Ben: Thanks for your suggestions: > See: 5.3.2. Prevent Resources from Moving after Recovery > At: http://www.clusterlabs.org/doc/en-US/Pacemaker/1.1/html-single/Clusters_from_Scratch/index.html I had already followed the suggestions made here, as per the line in my cib: rsc_defaults $id="rsc-options" \ resource-stickiness="100" But, that does not seem to work in this case. There is only one NIC on each of the two boxes. After reading, seems we should really invest in 2 more NICs and a gigabit crossover cable, but that still won't solve all problems. On Thu, May 27, 2010 at 04:19:47PM +0200, Lars Ellenberg wrote: > > May I point to this thread: > [Pacemaker] DRBD 2 node cluster and STONITH configuration > does drbd really need stonith? > > http://www.mail-archive.com/pacemaker@oss.clusterlabs.org/msg04312.html > > where I try to explain the various scenarios, > and what is needed to deal with them. > Good read, thank you.
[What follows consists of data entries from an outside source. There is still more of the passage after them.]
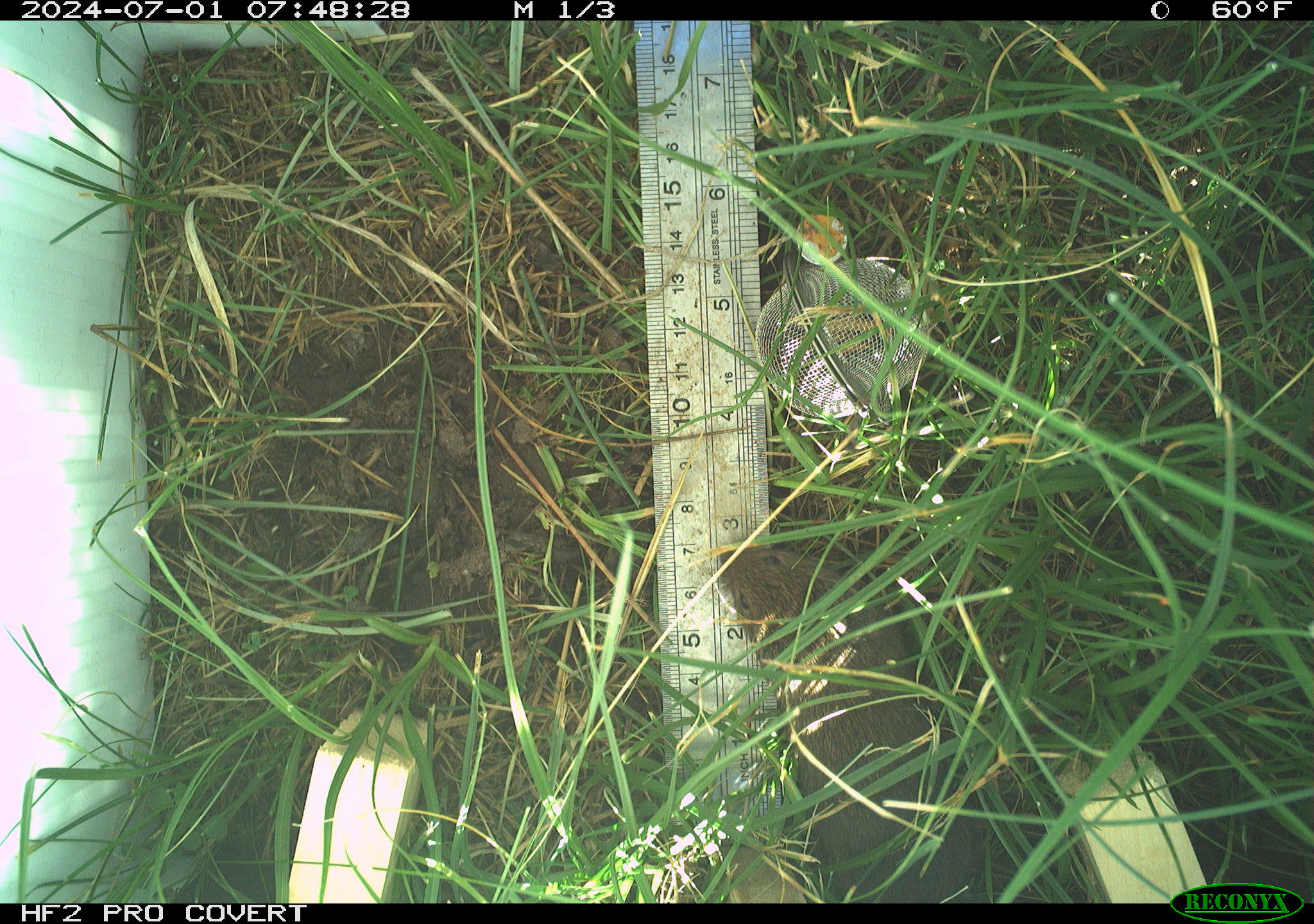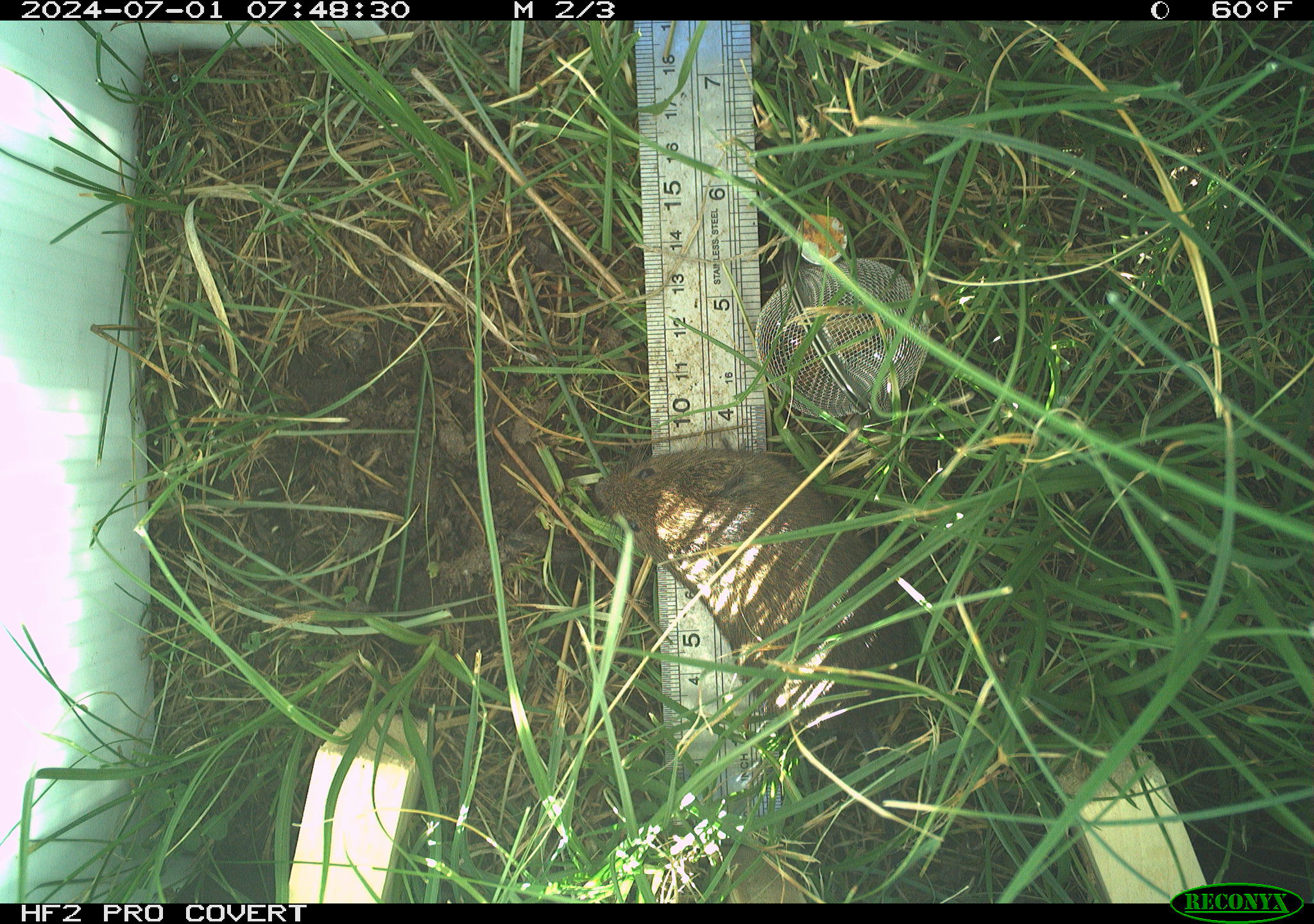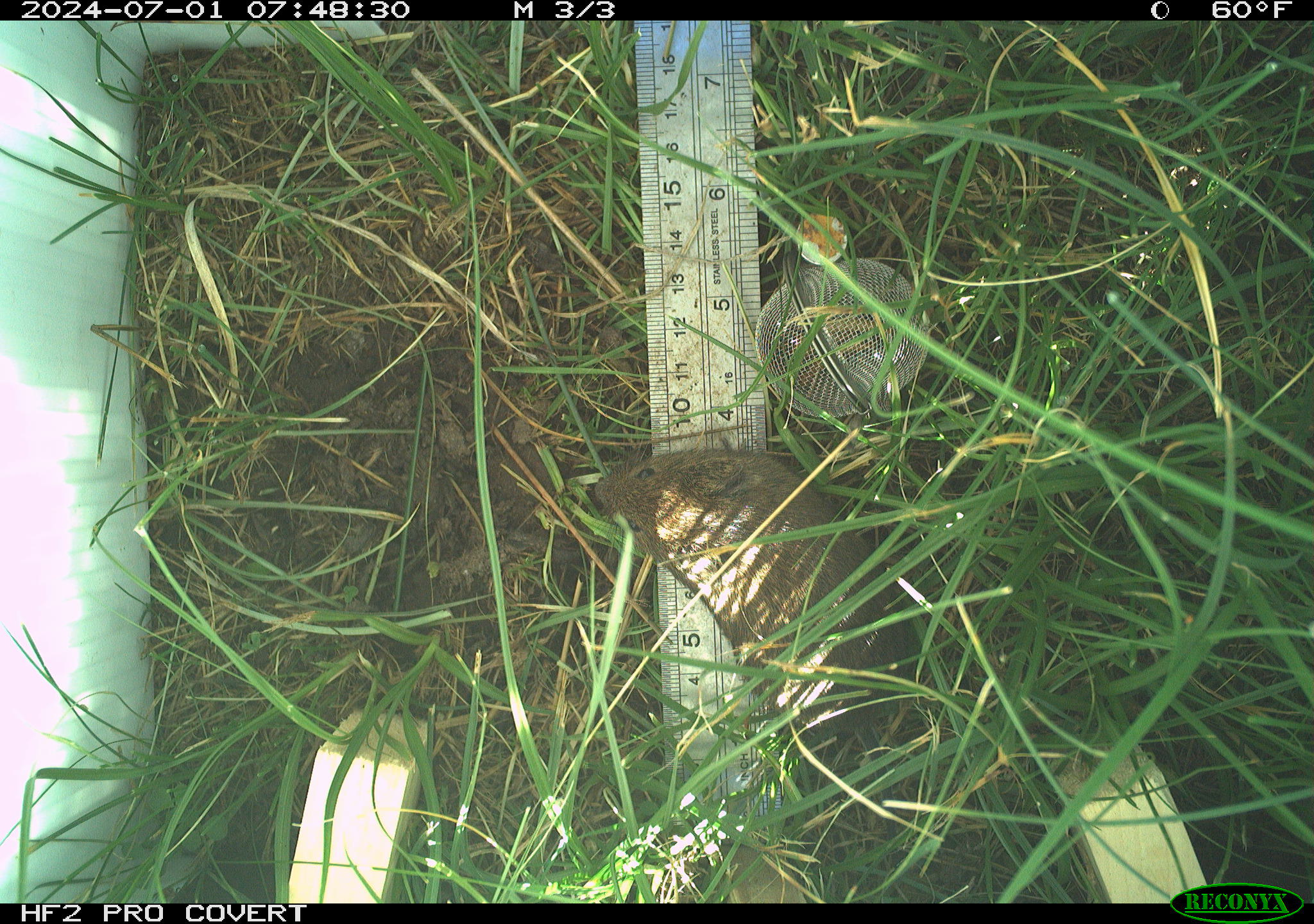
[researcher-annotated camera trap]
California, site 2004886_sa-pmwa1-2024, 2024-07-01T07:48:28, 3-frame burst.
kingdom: Animalia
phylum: Chordata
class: Mammalia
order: Rodentia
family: Cricetidae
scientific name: Arvicolinae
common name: voles, lemmings, and muskrats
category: arvicolinae subfamily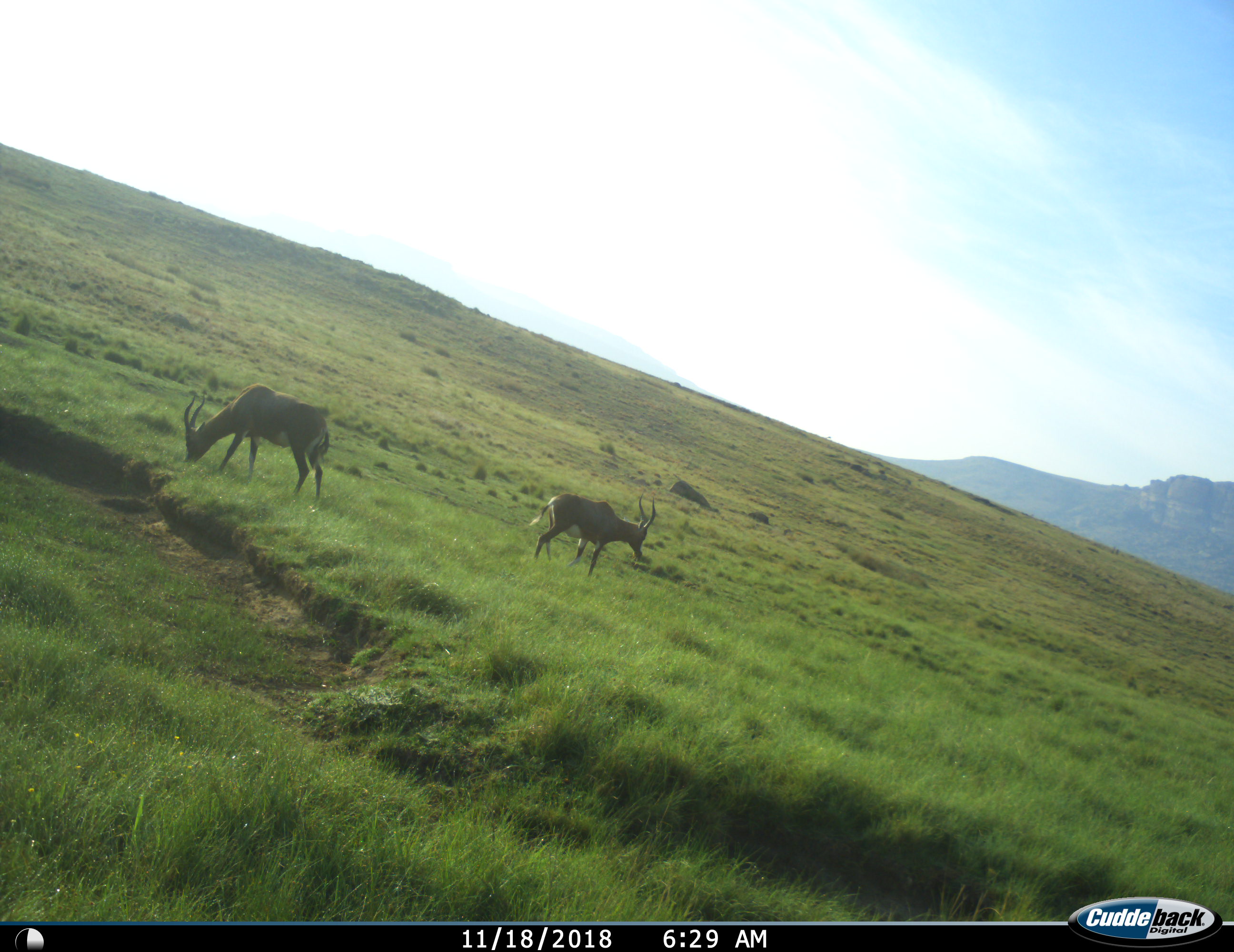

Not sure why resource stickiness isn't work as expected, my understanding was setting a high default stickiness would prevent resources from moving about, which would solve the problem. However it only works in this case: node1 is master node1 nic dies node2 takes over node1 comes back online [A] resources stay on node2 split-brain, discard node1's data, all ok but NOT this: node2 is master node2 nic dies node1 takes over node2 comes back online [B] resources *move to node1* (why do they do this?) outdated data on node1, clients connecting, potential for diverging data sets. [A] is fine, [B] a problem. granted, keeping node1 always as master is reasonable, but not full-proof. I would expect pacemaker's behavior to be symmetric, but it isn't, and I need to find out way.